Return the line containing "Starting at furthest" and all lines after it exactly; stop at the end of the material.

═══ Record set ═══

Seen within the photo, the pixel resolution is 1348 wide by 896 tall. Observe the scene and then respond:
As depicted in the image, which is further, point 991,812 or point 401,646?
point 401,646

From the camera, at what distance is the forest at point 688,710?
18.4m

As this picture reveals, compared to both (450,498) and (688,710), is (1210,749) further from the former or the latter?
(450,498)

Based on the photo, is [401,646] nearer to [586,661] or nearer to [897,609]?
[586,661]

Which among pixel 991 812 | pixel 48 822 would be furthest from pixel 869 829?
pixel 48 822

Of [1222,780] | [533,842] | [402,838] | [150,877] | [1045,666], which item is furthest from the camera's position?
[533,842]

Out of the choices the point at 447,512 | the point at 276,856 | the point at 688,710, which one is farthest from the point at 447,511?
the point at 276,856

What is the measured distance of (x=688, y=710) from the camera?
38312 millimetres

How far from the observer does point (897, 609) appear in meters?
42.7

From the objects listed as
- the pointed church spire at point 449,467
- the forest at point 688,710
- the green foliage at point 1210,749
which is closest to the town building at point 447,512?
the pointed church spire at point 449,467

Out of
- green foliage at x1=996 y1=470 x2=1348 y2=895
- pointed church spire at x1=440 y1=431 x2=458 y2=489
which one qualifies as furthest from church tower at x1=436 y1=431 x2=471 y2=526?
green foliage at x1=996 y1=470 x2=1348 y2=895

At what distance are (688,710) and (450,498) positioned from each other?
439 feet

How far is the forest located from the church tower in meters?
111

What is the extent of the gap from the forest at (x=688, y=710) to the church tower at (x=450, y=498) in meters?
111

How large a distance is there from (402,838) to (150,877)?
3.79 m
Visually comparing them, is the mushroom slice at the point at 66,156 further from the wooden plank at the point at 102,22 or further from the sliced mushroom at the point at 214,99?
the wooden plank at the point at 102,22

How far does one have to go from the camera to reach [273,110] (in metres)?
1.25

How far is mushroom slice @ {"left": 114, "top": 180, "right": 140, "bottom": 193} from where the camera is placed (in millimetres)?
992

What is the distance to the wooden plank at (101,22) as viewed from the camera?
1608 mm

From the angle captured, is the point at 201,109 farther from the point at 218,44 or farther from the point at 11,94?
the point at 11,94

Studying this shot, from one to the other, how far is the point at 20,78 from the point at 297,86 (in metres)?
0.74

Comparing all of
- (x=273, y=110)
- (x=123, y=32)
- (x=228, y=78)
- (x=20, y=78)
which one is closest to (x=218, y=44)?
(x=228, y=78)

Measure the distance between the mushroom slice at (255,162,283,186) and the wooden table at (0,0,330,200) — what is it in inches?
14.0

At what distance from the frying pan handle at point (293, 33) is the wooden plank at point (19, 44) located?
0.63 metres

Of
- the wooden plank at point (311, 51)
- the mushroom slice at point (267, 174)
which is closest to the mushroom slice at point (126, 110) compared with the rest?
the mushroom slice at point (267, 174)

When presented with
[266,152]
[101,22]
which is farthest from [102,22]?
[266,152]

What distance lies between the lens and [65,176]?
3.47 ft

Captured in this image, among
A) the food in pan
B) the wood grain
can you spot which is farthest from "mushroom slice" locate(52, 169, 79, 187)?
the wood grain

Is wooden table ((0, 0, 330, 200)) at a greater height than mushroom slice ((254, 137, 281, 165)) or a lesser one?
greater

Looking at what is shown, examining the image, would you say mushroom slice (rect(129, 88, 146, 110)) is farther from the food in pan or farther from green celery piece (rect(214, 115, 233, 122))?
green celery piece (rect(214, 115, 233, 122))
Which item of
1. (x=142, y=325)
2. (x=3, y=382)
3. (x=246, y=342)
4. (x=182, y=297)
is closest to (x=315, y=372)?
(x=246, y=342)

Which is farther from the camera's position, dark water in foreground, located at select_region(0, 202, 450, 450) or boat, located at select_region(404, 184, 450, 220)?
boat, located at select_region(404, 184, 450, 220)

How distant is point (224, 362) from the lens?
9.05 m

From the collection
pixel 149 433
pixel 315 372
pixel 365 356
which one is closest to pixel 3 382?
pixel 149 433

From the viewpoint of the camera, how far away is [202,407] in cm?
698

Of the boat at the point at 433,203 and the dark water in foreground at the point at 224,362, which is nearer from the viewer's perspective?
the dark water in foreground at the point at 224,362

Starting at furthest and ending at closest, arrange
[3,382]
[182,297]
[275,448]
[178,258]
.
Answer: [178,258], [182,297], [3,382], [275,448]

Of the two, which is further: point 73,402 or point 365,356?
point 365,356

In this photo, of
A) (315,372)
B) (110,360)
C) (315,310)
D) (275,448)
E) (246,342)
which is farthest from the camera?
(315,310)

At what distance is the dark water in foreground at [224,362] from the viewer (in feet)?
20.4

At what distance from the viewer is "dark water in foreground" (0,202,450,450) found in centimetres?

═══

Exercise answer:
Starting at furthest and ending at closest, arrange
[3,382]
[182,297]
[275,448]
[178,258]
.
Answer: [178,258], [182,297], [3,382], [275,448]

Of the two, which is further: point 73,402 or point 365,356?
point 365,356

In this photo, of
A) (315,372)
B) (110,360)
C) (315,310)
D) (275,448)
E) (246,342)
which is farthest from the camera?
(315,310)

At what distance is the dark water in foreground at [224,362] from the viewer (in feet)?
20.4

At what distance from the viewer is "dark water in foreground" (0,202,450,450) found in centimetres?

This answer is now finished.